• **MATERIAL PROVIDED**:
-- Begin --

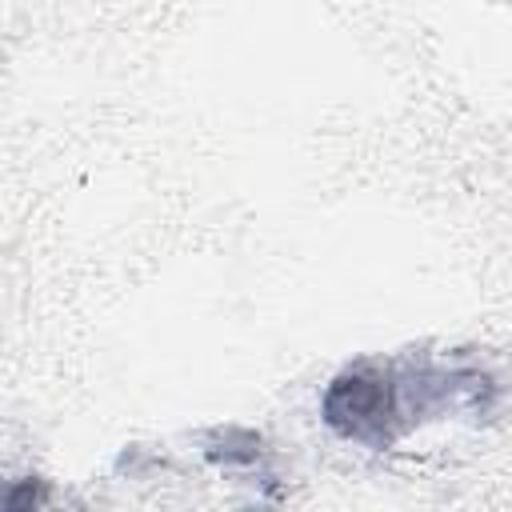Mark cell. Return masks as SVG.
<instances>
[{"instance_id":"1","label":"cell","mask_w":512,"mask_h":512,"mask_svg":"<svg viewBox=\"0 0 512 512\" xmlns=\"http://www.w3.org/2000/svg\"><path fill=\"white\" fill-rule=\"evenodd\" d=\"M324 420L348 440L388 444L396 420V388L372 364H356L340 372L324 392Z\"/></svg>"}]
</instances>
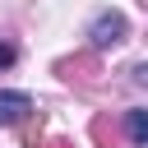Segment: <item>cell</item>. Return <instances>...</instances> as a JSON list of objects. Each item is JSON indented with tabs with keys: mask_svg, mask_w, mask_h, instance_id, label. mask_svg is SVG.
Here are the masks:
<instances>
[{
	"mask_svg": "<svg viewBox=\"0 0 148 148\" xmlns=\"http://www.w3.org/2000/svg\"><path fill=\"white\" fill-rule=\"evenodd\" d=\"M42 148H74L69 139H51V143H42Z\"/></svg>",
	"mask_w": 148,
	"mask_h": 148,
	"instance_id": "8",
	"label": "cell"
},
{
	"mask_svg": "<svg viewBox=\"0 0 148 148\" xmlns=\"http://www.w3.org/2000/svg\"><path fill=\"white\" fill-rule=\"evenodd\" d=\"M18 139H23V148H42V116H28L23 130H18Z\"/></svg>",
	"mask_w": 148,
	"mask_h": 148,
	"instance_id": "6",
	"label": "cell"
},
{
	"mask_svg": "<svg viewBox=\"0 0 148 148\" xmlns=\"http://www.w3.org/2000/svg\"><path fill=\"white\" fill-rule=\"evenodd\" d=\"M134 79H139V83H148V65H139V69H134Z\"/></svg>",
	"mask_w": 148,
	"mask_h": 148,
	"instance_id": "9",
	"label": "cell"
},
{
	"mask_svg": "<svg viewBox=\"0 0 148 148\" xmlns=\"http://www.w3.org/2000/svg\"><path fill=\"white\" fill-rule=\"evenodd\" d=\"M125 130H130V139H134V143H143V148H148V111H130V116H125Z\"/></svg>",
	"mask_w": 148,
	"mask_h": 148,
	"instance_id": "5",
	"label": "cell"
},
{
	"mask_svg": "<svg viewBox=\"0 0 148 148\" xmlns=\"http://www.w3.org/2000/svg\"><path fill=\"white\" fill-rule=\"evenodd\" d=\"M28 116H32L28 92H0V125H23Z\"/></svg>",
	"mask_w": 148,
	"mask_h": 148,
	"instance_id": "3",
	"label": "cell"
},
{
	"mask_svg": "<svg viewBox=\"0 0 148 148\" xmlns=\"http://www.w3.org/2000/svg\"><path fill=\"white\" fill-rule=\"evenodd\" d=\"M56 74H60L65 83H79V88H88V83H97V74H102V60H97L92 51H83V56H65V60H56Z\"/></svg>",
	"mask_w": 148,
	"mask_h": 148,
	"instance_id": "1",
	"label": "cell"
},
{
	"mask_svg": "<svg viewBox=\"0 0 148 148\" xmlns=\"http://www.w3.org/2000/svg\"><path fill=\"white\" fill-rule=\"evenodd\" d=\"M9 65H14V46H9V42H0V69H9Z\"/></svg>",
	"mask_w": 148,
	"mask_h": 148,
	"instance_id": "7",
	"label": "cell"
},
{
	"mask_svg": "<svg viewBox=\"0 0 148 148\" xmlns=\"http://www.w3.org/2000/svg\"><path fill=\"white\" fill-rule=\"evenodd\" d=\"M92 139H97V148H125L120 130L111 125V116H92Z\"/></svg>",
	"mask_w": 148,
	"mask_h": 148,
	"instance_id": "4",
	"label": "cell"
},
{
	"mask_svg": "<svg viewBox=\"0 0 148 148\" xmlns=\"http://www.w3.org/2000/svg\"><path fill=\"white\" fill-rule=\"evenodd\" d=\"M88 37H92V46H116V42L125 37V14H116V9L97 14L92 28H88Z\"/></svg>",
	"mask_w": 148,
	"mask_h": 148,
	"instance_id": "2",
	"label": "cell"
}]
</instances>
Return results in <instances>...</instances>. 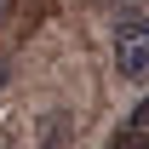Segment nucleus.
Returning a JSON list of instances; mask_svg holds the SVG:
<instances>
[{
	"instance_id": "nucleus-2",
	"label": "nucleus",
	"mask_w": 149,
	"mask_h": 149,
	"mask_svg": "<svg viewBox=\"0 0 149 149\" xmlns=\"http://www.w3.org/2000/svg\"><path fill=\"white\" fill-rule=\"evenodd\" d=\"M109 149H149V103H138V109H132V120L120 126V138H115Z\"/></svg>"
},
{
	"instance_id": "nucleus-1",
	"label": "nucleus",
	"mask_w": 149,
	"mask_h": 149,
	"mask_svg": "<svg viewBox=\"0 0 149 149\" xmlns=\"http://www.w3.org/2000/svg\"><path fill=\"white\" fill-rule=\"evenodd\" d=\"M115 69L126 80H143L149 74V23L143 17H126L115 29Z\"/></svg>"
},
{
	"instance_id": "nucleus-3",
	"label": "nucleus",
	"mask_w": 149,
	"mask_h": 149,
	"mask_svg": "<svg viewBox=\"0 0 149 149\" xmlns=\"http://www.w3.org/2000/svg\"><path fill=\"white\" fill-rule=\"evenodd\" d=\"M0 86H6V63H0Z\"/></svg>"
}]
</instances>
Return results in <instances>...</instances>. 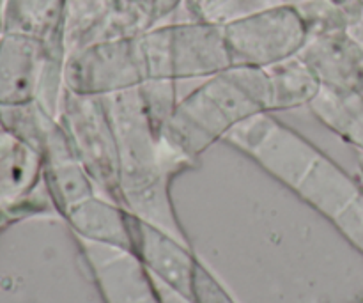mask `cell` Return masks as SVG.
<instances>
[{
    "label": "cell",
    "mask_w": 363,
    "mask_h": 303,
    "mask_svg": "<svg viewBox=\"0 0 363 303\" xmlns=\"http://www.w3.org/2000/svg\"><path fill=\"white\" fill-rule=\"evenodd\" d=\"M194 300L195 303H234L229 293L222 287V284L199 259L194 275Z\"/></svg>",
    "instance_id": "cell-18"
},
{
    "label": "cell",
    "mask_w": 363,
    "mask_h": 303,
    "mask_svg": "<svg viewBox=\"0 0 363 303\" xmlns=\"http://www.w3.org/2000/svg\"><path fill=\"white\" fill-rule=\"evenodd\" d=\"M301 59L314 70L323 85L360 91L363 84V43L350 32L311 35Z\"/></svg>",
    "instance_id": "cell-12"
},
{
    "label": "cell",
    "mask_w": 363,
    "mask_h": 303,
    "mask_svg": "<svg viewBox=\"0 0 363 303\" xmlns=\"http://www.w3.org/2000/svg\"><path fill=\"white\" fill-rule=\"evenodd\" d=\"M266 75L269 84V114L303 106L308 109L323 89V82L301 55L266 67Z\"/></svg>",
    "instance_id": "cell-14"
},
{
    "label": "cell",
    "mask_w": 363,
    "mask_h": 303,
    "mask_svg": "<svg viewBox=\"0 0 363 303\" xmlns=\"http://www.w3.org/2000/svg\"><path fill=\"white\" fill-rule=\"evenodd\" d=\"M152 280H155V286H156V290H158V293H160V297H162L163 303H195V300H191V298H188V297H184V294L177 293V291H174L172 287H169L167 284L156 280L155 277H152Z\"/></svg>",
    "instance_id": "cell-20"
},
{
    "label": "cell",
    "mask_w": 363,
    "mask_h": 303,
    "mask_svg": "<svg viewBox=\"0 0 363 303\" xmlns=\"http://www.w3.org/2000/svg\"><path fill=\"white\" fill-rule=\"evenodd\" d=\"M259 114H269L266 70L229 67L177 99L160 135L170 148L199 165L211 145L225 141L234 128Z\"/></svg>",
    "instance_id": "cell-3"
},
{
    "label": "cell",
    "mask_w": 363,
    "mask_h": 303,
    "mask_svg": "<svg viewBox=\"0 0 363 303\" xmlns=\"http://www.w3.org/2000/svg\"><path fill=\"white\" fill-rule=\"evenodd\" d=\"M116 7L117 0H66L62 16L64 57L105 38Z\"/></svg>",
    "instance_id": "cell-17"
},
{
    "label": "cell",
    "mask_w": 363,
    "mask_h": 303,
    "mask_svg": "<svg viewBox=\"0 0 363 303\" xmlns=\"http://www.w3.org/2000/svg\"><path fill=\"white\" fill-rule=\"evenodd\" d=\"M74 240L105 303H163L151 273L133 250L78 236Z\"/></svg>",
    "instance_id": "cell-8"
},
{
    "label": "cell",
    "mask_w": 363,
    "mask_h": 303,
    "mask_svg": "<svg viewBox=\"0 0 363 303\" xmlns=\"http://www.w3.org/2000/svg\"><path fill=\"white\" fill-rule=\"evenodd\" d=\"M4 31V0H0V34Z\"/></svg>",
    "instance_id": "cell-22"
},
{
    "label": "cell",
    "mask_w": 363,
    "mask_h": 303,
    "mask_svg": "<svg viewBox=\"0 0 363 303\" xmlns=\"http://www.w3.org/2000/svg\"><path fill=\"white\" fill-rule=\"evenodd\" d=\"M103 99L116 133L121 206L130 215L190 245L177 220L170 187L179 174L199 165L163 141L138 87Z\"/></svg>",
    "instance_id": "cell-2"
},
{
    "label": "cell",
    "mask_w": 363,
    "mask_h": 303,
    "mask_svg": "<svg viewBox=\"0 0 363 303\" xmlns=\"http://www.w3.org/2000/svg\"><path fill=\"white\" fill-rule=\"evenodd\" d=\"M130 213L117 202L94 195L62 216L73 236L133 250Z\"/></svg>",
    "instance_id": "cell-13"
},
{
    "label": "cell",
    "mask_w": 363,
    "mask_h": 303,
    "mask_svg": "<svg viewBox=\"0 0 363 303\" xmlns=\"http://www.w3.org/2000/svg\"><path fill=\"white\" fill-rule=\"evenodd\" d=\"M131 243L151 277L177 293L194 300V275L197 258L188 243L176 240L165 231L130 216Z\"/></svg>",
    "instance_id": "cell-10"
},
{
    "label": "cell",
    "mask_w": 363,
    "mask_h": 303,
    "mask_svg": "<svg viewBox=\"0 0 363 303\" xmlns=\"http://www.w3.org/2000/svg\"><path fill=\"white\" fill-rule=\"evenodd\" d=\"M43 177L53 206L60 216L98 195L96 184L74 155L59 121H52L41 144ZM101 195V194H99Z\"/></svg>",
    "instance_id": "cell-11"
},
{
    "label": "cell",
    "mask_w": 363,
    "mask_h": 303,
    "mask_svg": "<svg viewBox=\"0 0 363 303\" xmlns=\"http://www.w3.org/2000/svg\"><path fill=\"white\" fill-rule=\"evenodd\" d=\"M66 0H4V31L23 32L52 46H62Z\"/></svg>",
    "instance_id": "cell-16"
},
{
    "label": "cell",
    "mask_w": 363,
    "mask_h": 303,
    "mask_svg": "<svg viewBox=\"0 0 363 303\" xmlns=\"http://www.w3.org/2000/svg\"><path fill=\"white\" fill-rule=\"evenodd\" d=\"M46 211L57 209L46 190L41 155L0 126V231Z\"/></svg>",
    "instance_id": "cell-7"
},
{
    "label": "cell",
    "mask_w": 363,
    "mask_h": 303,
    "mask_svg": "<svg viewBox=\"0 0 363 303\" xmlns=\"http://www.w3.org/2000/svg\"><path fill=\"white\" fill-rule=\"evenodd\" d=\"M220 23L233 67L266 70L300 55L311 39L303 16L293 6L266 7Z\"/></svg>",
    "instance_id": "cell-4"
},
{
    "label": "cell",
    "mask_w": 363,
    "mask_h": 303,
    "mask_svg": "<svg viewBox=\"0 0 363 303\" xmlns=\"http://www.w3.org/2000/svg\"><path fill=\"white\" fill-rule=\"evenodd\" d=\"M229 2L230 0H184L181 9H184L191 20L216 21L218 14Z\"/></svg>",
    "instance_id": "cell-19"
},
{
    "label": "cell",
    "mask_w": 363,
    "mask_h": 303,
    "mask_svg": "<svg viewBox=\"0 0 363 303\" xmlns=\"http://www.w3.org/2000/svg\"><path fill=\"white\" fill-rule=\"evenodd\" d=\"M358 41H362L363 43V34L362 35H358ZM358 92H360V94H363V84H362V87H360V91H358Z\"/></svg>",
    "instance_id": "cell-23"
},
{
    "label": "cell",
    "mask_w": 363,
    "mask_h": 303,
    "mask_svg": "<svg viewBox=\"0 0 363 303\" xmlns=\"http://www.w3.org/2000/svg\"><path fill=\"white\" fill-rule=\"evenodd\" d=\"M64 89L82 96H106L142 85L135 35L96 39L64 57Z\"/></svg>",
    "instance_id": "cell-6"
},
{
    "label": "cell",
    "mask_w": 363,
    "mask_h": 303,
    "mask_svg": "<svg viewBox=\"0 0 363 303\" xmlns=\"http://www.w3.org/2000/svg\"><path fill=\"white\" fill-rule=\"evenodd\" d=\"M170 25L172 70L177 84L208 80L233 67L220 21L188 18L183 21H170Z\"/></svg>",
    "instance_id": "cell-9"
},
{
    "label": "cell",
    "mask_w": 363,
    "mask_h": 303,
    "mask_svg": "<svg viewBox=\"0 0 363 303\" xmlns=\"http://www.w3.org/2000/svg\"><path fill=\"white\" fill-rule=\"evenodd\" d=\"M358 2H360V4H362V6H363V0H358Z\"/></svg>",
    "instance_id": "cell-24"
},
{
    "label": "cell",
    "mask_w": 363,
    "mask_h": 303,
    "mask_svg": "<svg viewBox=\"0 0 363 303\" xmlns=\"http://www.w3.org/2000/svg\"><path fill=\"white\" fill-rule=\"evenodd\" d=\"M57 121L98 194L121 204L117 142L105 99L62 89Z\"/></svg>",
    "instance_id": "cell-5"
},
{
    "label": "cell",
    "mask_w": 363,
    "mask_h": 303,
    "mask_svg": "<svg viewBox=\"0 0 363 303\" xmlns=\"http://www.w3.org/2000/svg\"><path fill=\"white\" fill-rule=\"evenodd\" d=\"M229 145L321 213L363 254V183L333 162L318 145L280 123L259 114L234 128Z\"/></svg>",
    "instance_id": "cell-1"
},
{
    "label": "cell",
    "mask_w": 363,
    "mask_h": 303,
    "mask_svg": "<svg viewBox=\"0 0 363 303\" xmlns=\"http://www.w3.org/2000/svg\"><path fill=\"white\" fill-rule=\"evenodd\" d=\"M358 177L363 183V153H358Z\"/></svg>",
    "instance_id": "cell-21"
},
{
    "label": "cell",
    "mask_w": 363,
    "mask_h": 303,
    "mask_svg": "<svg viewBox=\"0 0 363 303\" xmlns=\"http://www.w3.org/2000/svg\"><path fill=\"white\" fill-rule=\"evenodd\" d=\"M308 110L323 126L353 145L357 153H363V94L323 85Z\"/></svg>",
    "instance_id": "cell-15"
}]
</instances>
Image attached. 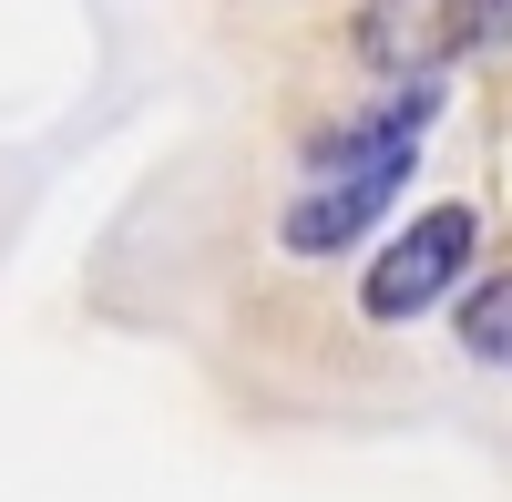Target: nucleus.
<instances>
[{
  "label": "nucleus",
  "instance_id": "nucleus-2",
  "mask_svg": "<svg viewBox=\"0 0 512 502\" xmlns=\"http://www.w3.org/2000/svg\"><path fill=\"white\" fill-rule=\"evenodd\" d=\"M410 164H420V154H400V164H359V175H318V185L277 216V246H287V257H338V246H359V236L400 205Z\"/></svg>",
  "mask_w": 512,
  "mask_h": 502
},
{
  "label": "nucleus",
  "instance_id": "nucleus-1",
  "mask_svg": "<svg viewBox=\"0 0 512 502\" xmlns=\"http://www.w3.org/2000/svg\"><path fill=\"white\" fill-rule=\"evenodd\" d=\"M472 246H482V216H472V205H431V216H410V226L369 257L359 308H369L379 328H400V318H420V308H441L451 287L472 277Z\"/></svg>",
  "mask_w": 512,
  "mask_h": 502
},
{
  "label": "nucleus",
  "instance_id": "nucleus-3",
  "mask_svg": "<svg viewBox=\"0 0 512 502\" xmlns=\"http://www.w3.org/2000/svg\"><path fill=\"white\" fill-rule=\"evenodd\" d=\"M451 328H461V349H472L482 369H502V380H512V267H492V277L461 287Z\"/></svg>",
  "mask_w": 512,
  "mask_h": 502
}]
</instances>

-- End --

Set out everything from the start of the records above down to the line containing "Segment: <item>cell</item>. Return", both ends included, as a numbered list with blank lines left out. Leave the pictures out.

• **EXERCISE RESPONSE**:
1. Mark cell. Return masks as SVG.
2. <instances>
3. [{"instance_id":"1","label":"cell","mask_w":512,"mask_h":512,"mask_svg":"<svg viewBox=\"0 0 512 512\" xmlns=\"http://www.w3.org/2000/svg\"><path fill=\"white\" fill-rule=\"evenodd\" d=\"M324 420L348 440L388 444L396 420V388L372 364H356L340 372L324 392Z\"/></svg>"}]
4. </instances>
5. Segment: <item>cell</item>. Return <instances>...</instances> as a JSON list of objects. Each item is JSON indented with tabs with keys: mask_svg, mask_w, mask_h, instance_id, label. mask_svg is SVG.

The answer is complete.